A estabilidade política que a Europa Ocidental atingiu nos últimos anos é um fenómeno recente na sua longa história, e que contradiz a sua normalidade. Não apenas entre os vários Estados que a compõem, mas e sobretudo, dentro dos próprios países.

Até há umas décadas atrás, o procedimento mais comum para resolver as crises políticas acentuadas era o da substituição violenta dos governantes e da classe política que lhes estivesse associada. O golpe de Estado, o pronunciamento militar, o golpe palaciano, tudo isso traduz meios acidentados, mas muito comuns, de modificação do poder político vigente nos países europeus. Até à década de 50 do século passado, a superação das crises internas passou quase sempre pela instauração de regimes despóticos ou autocráticos, isto é, de ditaduras. Depois desses anos, com o sucedido nas duas guerras mundiais da primeira metade do século, alguns países compreenderam que esse não era o melhor caminho e encetaram outro percurso, conhecido, ao tempo, como a Comunidade Económica Europeia. A ideia era simples, tem as suas raízes no pensamento liberal clássico, e foi muito bem sucedida: aproximar os povos através do livre-comércio, e pacificar desse modo os países. Portugal, como alguns outros Estados europeus periféricos, resistiu ainda alguns anos à ideia, mas lá acabou por a aceitar.
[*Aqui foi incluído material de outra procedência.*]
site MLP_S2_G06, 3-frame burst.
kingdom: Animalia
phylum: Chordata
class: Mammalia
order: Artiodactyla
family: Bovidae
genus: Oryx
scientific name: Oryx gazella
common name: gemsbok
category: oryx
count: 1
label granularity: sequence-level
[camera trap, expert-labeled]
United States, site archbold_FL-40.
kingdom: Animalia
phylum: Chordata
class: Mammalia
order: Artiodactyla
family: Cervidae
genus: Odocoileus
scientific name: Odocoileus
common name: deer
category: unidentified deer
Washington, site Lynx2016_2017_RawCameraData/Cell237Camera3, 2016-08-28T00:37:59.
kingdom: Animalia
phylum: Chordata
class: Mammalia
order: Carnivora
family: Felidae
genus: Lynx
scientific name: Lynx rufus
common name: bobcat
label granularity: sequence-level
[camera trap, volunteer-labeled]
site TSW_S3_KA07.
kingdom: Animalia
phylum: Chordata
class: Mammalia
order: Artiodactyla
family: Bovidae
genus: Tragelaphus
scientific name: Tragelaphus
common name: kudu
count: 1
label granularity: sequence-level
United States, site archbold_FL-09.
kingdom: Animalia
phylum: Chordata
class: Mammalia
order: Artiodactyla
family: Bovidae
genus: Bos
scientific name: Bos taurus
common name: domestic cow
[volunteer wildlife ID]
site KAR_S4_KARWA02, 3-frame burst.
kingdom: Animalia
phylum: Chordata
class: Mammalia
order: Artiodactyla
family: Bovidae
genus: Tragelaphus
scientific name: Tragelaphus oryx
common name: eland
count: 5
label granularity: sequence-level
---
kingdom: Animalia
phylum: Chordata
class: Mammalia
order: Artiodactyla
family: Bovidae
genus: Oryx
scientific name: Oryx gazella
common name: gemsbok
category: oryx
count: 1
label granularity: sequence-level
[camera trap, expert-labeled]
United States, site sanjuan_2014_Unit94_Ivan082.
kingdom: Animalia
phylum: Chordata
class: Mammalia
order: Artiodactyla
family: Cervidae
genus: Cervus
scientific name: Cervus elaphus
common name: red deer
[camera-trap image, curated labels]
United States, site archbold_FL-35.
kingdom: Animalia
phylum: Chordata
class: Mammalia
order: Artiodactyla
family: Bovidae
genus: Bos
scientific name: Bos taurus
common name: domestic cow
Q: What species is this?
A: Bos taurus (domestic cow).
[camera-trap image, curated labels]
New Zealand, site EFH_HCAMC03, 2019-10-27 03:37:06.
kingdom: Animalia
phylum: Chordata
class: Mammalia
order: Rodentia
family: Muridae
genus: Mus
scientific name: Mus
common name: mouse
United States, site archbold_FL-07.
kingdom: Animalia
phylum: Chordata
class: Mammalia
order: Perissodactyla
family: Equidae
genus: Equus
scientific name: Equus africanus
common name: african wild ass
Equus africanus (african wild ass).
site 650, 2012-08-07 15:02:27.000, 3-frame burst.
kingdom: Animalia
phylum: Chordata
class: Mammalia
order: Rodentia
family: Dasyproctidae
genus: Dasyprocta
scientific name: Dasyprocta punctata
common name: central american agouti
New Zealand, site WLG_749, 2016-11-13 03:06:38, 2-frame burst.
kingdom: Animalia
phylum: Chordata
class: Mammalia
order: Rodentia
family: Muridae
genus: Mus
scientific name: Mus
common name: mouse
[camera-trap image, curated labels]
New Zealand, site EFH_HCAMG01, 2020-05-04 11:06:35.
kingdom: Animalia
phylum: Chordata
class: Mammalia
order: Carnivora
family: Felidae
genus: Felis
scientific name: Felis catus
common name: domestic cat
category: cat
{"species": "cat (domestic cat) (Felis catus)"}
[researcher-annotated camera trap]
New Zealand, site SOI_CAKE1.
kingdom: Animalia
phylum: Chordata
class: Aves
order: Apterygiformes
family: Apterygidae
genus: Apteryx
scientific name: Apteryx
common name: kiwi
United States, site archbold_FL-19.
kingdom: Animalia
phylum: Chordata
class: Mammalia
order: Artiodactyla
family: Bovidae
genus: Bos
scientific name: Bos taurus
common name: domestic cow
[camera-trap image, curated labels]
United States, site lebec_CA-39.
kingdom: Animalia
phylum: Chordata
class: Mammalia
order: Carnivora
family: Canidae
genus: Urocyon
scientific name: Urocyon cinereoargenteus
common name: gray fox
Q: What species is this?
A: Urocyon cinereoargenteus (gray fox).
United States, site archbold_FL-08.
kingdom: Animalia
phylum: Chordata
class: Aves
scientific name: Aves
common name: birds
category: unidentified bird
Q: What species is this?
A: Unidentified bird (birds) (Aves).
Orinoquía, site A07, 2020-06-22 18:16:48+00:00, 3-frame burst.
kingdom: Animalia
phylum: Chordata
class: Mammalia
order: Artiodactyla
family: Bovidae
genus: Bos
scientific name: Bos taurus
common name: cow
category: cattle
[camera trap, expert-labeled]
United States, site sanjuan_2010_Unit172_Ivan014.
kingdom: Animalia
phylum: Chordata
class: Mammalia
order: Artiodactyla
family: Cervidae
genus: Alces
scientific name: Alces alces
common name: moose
Hoje, a pax comunitária domina o continente e a ditadura não passa de uma miragem longínqua.

Não fosse esse novo Império Romano do Ocidente e, muito provavelmente, a crise económica em que vivem alguns dos seus países, entre eles Portugal, seria não só muito mais profunda, como já teria tido inevitáveis consequências políticas para o regime democrático. E, por falar no velho Império, há que lembrar que a figura da «ditadura» foi criada no regime da Republica Romana que o antecedeu. Tratava-se de uma magistratura ordinária, isto é, que só era activada em momentos de perigo interno ou externo muito sério, que durante o período máximo de seis meses fazia suspender todos os mecanismos constitucionais em vigor, de modo a tentar ultrapassar a crise pela absoluta centralização do poder. Este sistema, que em boa medida explica a sobrevivência da República durante mais de quinhentos anos, tem um pressuposto desagradável: que o exercício separado do poder pode levar à decadência e ao conflito, e que só o seu exercício centralizado e até despótico, poderá repor a ordem. É uma ideia que desde sempre ensombrou as democracias, e que elas não conseguiram ainda refutar por inteiro. Não fosse a pax comunitária que, em muito boa medida, nos dirige e tutela, provavelmente Portugal já teria dado mais uma vez razão aos velhos arautos da desgraça.